[Haskell-cafe] Data.Set optimisations [was: library for set of heterogeneous values?]

Tue Aug 23 05:52:32 UTC 2016

On Mon, Aug 15, 2016 at 1:15 AM, Anthony Clayden
<anthony_clayden at clear.net.nz> wrote:
> "indirect jumps are particularly expensive on a modern processor
> architecture, because they fox the branch prediction hardware, leading to a
> stall of 10 or more cycles depending on the length of the pipeline."
> [Introduction. The paper goes on to estimate a penalty around 7 to 9 % in
> general GHC code.]

Indeed, this is the point I was about to bring up (but I've been AWOL
the last few weeks).

The cost model here makes sense if you think about a recursive
function over something like lists. To compile down to a tight C-like
loop we'll chose the conditional statement to be "is this nil" and
assume it's always false, so that code falls through straightline to
do whatever loop body, and then does an unconditional jump back up to
the top of the loop. "Almost always" our assumption that the condition
fails will be correct, as it's correct in the recursive case and only
fails in the basis case. (This notion of "almost always" is assuming
we don't have most of our input arguments be the empty list; with
felicity degrading as nil inputs begin to dominate.)

Regardless of how GHC does things, those basics of branch prediction
and primop ordering will remain the same.
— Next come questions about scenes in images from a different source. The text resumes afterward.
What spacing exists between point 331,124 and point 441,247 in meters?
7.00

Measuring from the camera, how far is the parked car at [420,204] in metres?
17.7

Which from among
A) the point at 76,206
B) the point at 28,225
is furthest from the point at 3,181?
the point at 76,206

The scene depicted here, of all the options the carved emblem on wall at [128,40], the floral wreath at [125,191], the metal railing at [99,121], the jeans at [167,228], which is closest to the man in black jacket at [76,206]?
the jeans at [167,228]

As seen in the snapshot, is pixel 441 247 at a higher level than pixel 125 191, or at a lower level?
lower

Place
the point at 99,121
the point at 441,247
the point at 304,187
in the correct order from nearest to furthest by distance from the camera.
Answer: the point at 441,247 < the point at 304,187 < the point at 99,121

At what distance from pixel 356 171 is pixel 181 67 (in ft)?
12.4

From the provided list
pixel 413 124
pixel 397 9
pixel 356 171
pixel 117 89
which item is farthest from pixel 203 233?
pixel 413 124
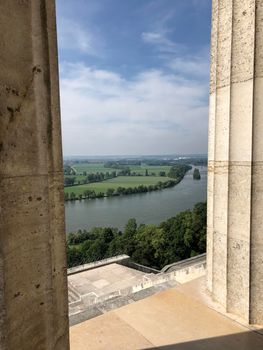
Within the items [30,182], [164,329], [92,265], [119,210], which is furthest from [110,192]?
[30,182]

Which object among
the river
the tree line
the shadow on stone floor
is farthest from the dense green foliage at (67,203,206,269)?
the tree line

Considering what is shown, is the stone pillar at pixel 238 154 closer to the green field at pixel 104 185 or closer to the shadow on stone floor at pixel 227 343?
the shadow on stone floor at pixel 227 343

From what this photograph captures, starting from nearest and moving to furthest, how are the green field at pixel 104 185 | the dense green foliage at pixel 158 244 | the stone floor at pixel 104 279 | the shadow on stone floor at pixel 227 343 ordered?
1. the shadow on stone floor at pixel 227 343
2. the stone floor at pixel 104 279
3. the dense green foliage at pixel 158 244
4. the green field at pixel 104 185

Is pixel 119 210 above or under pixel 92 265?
under

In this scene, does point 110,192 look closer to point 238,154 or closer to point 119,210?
point 119,210

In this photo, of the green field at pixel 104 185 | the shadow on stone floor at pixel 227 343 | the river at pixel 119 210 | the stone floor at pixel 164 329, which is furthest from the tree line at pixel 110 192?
the shadow on stone floor at pixel 227 343

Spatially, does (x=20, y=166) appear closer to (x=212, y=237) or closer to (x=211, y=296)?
(x=212, y=237)

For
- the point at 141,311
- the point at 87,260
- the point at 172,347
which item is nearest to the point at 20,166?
the point at 172,347
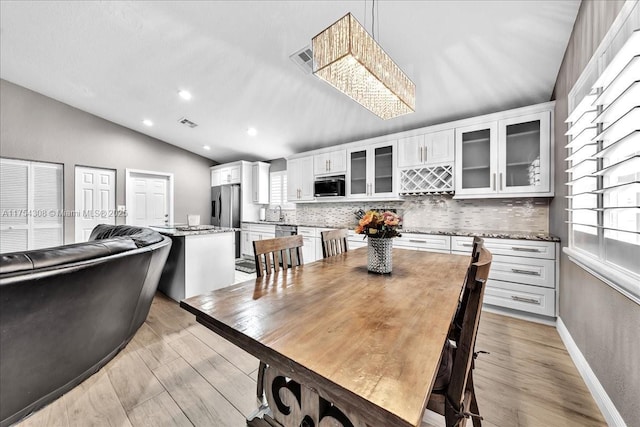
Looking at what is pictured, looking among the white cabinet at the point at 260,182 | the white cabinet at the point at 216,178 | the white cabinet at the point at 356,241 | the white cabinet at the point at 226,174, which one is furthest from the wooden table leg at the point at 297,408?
the white cabinet at the point at 216,178

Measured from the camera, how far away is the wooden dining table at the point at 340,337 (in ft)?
1.82

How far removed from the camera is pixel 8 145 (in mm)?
3967

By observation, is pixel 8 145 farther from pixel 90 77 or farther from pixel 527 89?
pixel 527 89

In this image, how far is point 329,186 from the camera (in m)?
4.29

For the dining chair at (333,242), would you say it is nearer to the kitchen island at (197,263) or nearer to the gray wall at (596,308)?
the gray wall at (596,308)

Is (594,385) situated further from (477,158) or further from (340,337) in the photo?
(477,158)

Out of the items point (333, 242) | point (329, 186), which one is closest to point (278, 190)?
point (329, 186)

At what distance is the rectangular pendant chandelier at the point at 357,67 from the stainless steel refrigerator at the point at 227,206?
15.1ft

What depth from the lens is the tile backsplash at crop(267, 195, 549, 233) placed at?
289 centimetres

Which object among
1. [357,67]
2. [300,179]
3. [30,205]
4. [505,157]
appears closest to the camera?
[357,67]

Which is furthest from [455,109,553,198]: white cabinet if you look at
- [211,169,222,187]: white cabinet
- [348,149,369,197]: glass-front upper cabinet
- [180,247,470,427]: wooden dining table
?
[211,169,222,187]: white cabinet

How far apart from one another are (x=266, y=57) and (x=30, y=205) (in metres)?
4.81

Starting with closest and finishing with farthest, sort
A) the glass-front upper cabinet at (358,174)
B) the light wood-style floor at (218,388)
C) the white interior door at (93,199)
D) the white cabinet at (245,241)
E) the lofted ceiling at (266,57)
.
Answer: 1. the light wood-style floor at (218,388)
2. the lofted ceiling at (266,57)
3. the glass-front upper cabinet at (358,174)
4. the white interior door at (93,199)
5. the white cabinet at (245,241)

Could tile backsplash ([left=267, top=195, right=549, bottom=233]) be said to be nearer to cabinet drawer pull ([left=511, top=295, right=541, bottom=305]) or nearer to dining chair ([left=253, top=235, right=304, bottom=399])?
cabinet drawer pull ([left=511, top=295, right=541, bottom=305])
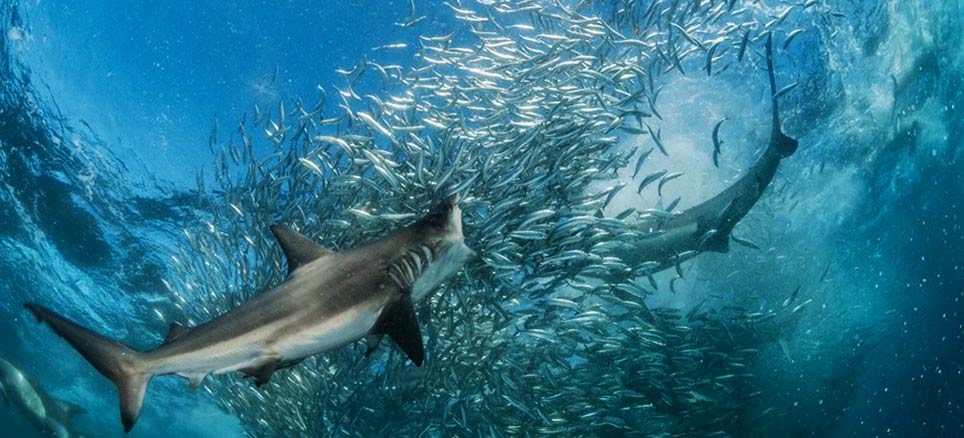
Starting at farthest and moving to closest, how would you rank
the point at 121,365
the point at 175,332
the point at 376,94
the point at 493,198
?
the point at 376,94, the point at 493,198, the point at 175,332, the point at 121,365

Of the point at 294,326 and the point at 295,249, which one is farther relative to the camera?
the point at 295,249

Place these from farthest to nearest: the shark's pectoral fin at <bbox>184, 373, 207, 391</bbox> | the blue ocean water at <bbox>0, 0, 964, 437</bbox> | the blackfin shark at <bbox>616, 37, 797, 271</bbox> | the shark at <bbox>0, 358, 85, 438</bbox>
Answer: the shark at <bbox>0, 358, 85, 438</bbox> → the blue ocean water at <bbox>0, 0, 964, 437</bbox> → the blackfin shark at <bbox>616, 37, 797, 271</bbox> → the shark's pectoral fin at <bbox>184, 373, 207, 391</bbox>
The question is just about
how we get there, how we go from english descriptions like "the
recursive case" and "the basis case" (or the "common" and "uncommon"
cases) and get to the actual byte code.

In practice GHC does the naive thing of ordering branches to be in
order of declaration in the data type definition. This is good in as
much as it doesn't matter how users textually order their case
analyses, since GHC will reorder them. But it's bad in that the
assumed ordering is not always very smart— especially when the order
of data constructors in a data type's definition is also used for
other magic, like deriving Ord. Really, we'd like to make GHC smarter
here about how it orders things; but that gets complicated very
quickly.

> That seems to me worrying for case/constructor branching code in general. Do
> we pay that cost for every pattern-match on a list or a Maybe, for example?

In principle, yes. In practice, not so much. Because it's not
recursive, you gotta figure you're just going to be wrong half the
time— but you don't know which half. The only stable solutions here
are (a) use dynamic instrumentation to determine which is the hot path
and then recompile, or (b) distinguish the (Nothing | Some a) type
from the (Just a | Everything) type— which we often want anyways for
other things like Ord and Monoid instances, but noone other than me
seems to care very much. In addition to these, there are also various
unstable solutions: (c) assume the user-provided case-analysis order
gives the most likely constructor first (but do we treat Maybe as a
special case? do we over-serialize everything?), (d) add a new pragma
to specify for each case analysis which constructor should be
considered hot (but how much should we actually trust the user to get
that right?), etc...

-- 
Live well,
~wren